Malfoy simply glared, not even attempting to hide his annoyance at the interruption.
“Anyway, Hermione, I wanted to catch you before the end of the lesson. I’m leaving for home tomorrow, so I won’t be able to see you for the rest of the week. I just wanted to ask: have you got any plans for the holidays?”
“Not really. I’m just going to spend some time with my parents, back in London.” She wasn’t sure where this was going, whether to say that she was busy or to be fully honest about her plans. When the next sentence came out of Theo’s mouth, however, she almost wished that she hadn’t been so candid.
“Perfect! Why don’t you come over to our place in London for dinner sometime? My dad is dying to meet you.”
Hermione almost choked.
“I-yeah, okay. Sure. I’d love to,” she stammered, completely taken aback by the proposal. Out of the corner of her eyes she could see that Malfoy’s jaw had locked.
“Great, well I’ll catch you soon then,” he grinned at Hermione. “Draco,” he nodded as he left to go back to his partner, tapping Malfoy on the shoulder.
Malfoy stood straight and pushed his shoulders back as he watched Theo’s retreating form. Hermione wasn’t sure how it was possible, but the silence between them had become even more awkward.
“You were going to say…” she prompted, lightly.
“I’m worth quite a fair bit of money, and there isn’t an amount that I wouldn’t pay to take back kissing you last night.”
Hermione recoiled as if he’d slapped her.
She closed her eyes, her face warm with anger, embarrassment, indignation. All the emotions that Malfoy never failed to elicit from her.
“Twice,” she said quietly, in a brittle voice.
“What?”
“You kissed me twice. It was so bad the first time that you decided to go back for seconds, did you, Malfoy?” She hoped that he couldn’t hear the slight shake in her voice.
He paused for a second, before sneering. “Don’t pretend you don’t love seconds, Granger.” His mouth twisted. “Tell me, did you like the taste of Daphne’s lip gloss? Strawberry, if I recall correctly.”
His voice was laced with such malice that, despite herself, tears welled in her eyes.
“Have a great holiday, Malfoy,” she said and turned to go back to her desk to pick up her things. The summer term didn’t end for another 3 days, but she really wasn’t sure how she’d get through another few days like the one that she’d had today.

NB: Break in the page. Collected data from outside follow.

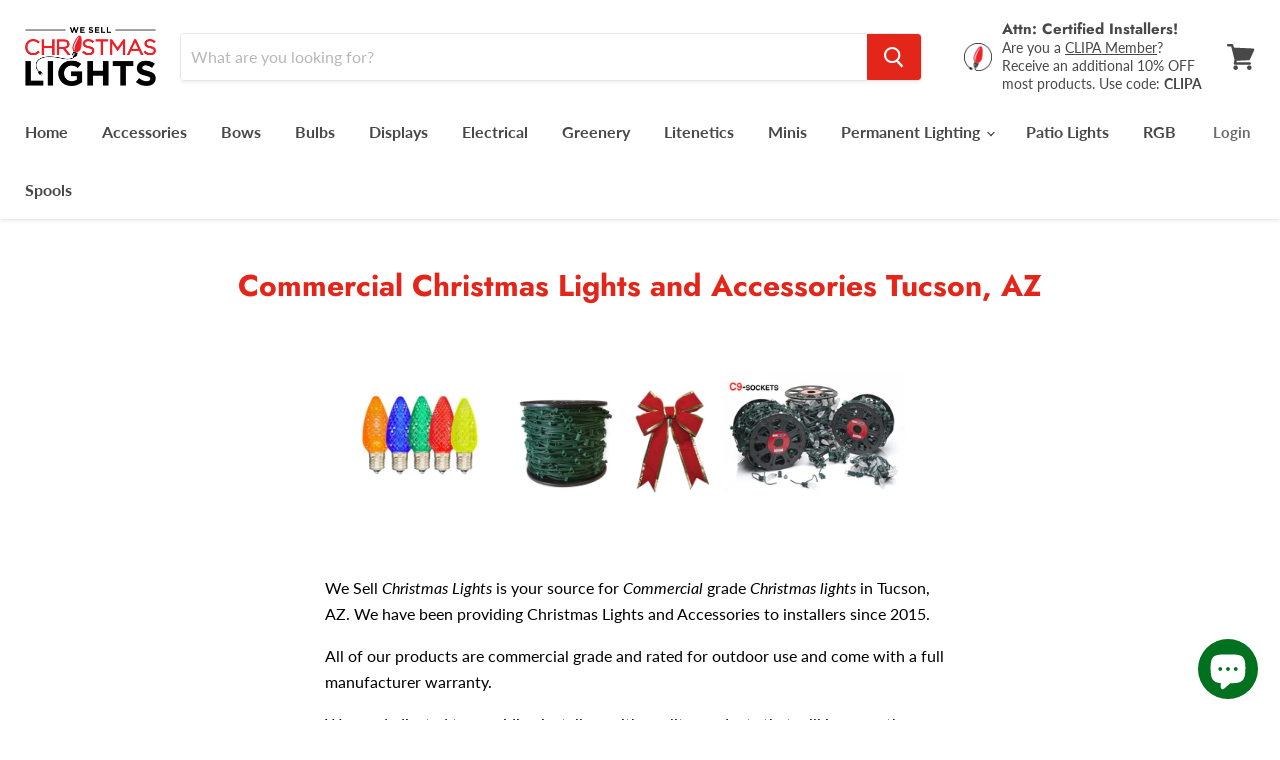

--- FILE ---
content_type: text/javascript
request_url: https://wesellchristmaslights.com/cdn/shop/t/3/assets/instantPage.min.js?v=70212669351888947591608169148
body_size: 425
content:
!function(t){var e={};function n(o){if(e[o])return e[o].exports;var r=e[o]={i:o,l:!1,exports:{}};return t[o].call(r.exports,r,r.exports,n),r.l=!0,r.exports}n.m=t,n.c=e,n.d=function(t,e,o){n.o(t,e)||Object.defineProperty(t,e,{enumerable:!0,get:o})},n.r=function(t){"undefined"!=typeof Symbol&&Symbol.toStringTag&&Object.defineProperty(t,Symbol.toStringTag,{value:"Module"}),Object.defineProperty(t,"__esModule",{value:!0})},n.t=function(t,e){if(1&e&&(t=n(t)),8&e)return t;if(4&e&&"object"==typeof t&&t&&t.__esModule)return t;var o=Object.create(null);if(n.r(o),Object.defineProperty(o,"default",{enumerable:!0,value:t}),2&e&&"string"!=typeof t)for(var r in t)n.d(o,r,function(e){return t[e]}.bind(null,r));return o},n.n=function(t){var e=t&&t.__esModule?function(){return t.default}:function(){return t};return n.d(e,"a",e),e},n.o=function(t,e){return Object.prototype.hasOwnProperty.call(t,e)},n.p="",n(n.s=0)}([function(t,e,n){"use strict";n.r(e);n(1)},function(t,e){let n,o,r;const a=document.createElement("link"),i=a.relList&&a.relList.supports&&a.relList.supports("prefetch"),s=navigator.connection&&navigator.connection.saveData,u="instantAllowQueryString"in document.body.dataset,c="instantAllowExternalLinks"in document.body.dataset,d="instantWhitelist"in document.body.dataset;let l=65,f=!1,p=!1;if("instantIntensity"in document.body.dataset)if("mousedown"==document.body.dataset.instantIntensity.substr(0,"mousedown".length))f=!0,"mousedown-only"==document.body.dataset.instantIntensity&&(p=!0);else{const t=parseInt(document.body.dataset.instantIntensity);isNaN(t)||(l=t)}if(i&&!s){a.rel="prefetch",document.head.appendChild(a);const t={capture:!0,passive:!0};p||document.addEventListener("touchstart",(function(t){r=performance.now();const e=t.target.closest("a");if(!v(e))return;e.addEventListener("touchcancel",m,{passive:!0}),e.addEventListener("touchend",m,{passive:!0}),n=e.href,y(e.href)}),t),f?document.addEventListener("mousedown",(function(t){const e=t.target.closest("a");if(!v(e))return;e.addEventListener("mouseout",h,{passive:!0}),n=e.href,y(e.href)}),t):document.addEventListener("mouseover",(function(t){if(performance.now()-r<1100)return;const e=t.target.closest("a");if(!v(e))return;e.addEventListener("mouseout",h,{passive:!0}),n=e.href,o=setTimeout((()=>{y(e.href),o=void 0}),l)}),t)}function m(){n=void 0,b()}function h(t){t.relatedTarget&&t.target.closest("a")==t.relatedTarget.closest("a")||(o&&(clearTimeout(o),o=void 0),n=void 0,b())}function v(t){if(t&&t.href&&n!=t.href&&(!d||"instant"in t.dataset)&&(c||t.origin==location.origin||"instant"in t.dataset)&&["http:","https:"].includes(t.protocol)&&("http:"!=t.protocol||"https:"!=location.protocol)&&(u||!t.search||"instant"in t.dataset)&&!(t.hash&&t.pathname+t.search==location.pathname+location.search||"noInstant"in t.dataset))return!0}function y(t){a.href=t}function b(){a.removeAttribute("href")}}]);
//# sourceMappingURL=instantPage.min.js.map?1604424488642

She exited the lookout and went down the spiral staircase that led up to the turret, making her way back to the 8th Year Girls Dorm.
As she lay awake in bed that night she pictured Malfoy, the way his eyes narrowed and his lips curled as he threw that line in her face. She eventually drifted off to sleep, her mind still ruminating. Her last thought before unconsciousness overtook her was that, as she was turning away, she could’ve sworn that she’d seen a hint of regret in his eyes.